The incidence of HIV from 1990-1992 was 3.55 per 100 people. The incidence of HIV from 1993-1995 was 2.63 per 100 people; from 1996-1998 was 1.05 per 100 people; and from 1999-2002 was .77 per people. Each year, the amount of needles exchanged was increased starting at 250,000 in and ending at 3,000,000 needles exchanged per year.
Limitations and Strength of STARHS
The limitations are the small sample size, as well as the ability for STARHS to give false positive and negative results. The strengths are the ability of STARHS to be able to determine new and old infections, and the fact that the data in this study lined up with other short term studies done to assess the incidence of new HIV infections.
Effectiveness of Syringe Exchange in New York City, 1990-2002
Along with the several studies done to promote needle exchange programs, this study also suggests that needle exchange programs in combination with other resources can decrease the incidence of HIV. Though the needle exchange programs were important, it should be noted that the needle exchange programs were not the only factor to reduce HIV incidence. Other outreach programs and services contributed to the decrease in new infections.
Implications for Future Research
STARHS should be used for other studies wanting to look at incidence of diseases, but should be monitored for the possibility of false results.
Implications for Public Health
Areas with high levels of HIV infections should attempt to collaborate between the state officials, healthcare workers, and community services to include needle exchange programs.

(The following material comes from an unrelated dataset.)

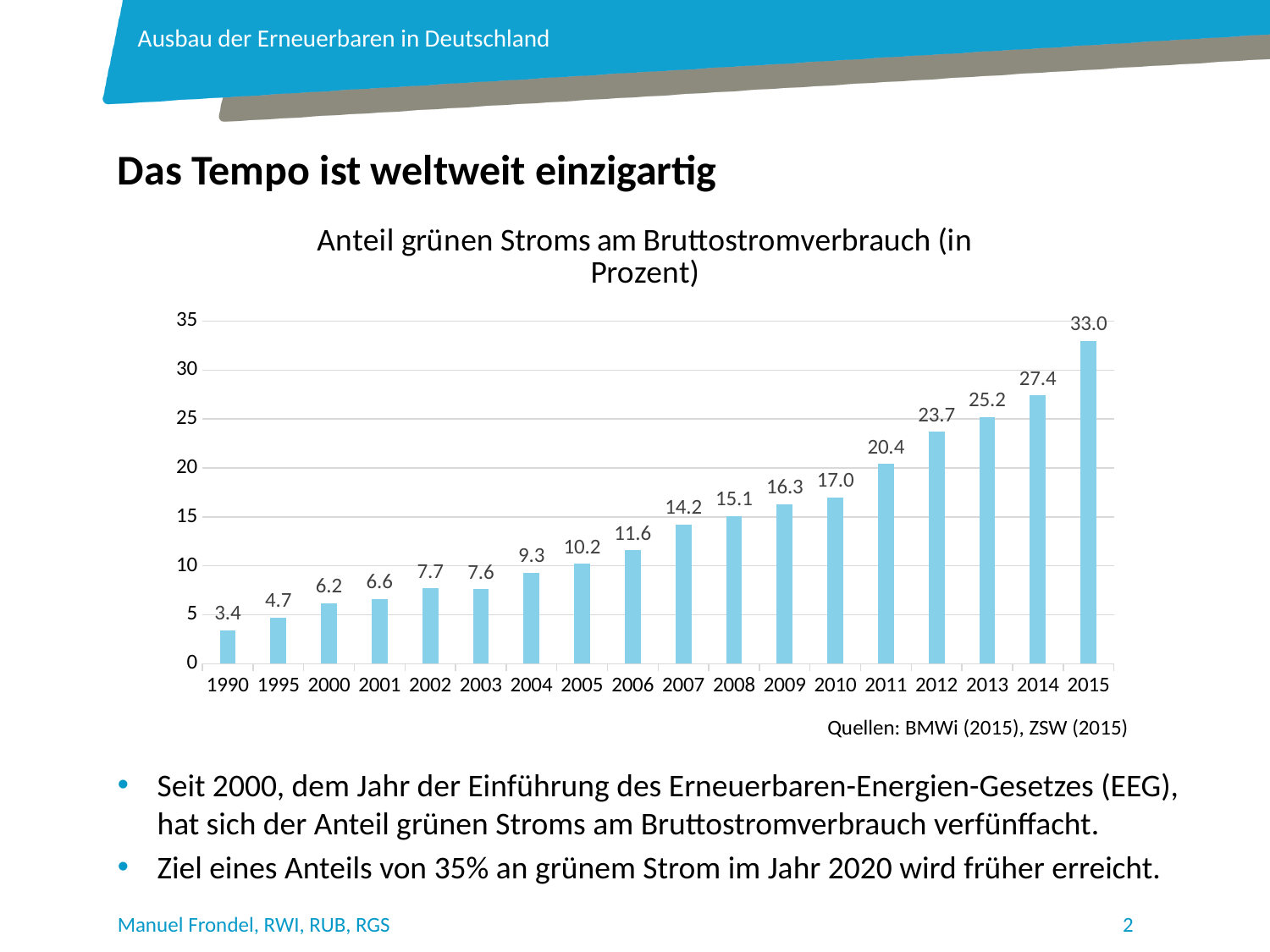
Which year has the lowest value? 1990 What is the value for 2015? 33.0 Which year has the highest value? 2015 Is the value for 2011 greater or less than 20? greater What kind of chart is this? bar chart Do the values generally rise or fall from 1990 to 2015? rise What is the value for 2010? 17.0 How many years are shown on the x axis? 18 Which is larger, the value for 2002 or the value for 2003? 2002 What is the difference between the values for 2015 and 2014? 5.6 What is the value for 2000? 6.2 What is the title of the chart? Anteil grünen Stroms am Bruttostromverbrauch (in Prozent)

The patients included in this study had reported using injection drugs within the past 6 months. False positive STARHS HIV tests were accounted for in this study. One period (1990-1992) included data before the needle exchange program was put into place. The other periods were all years following the start of the needle exchange program.
HIV incidence decreased with the expansion of needle exchange programs and other HIV prevention services.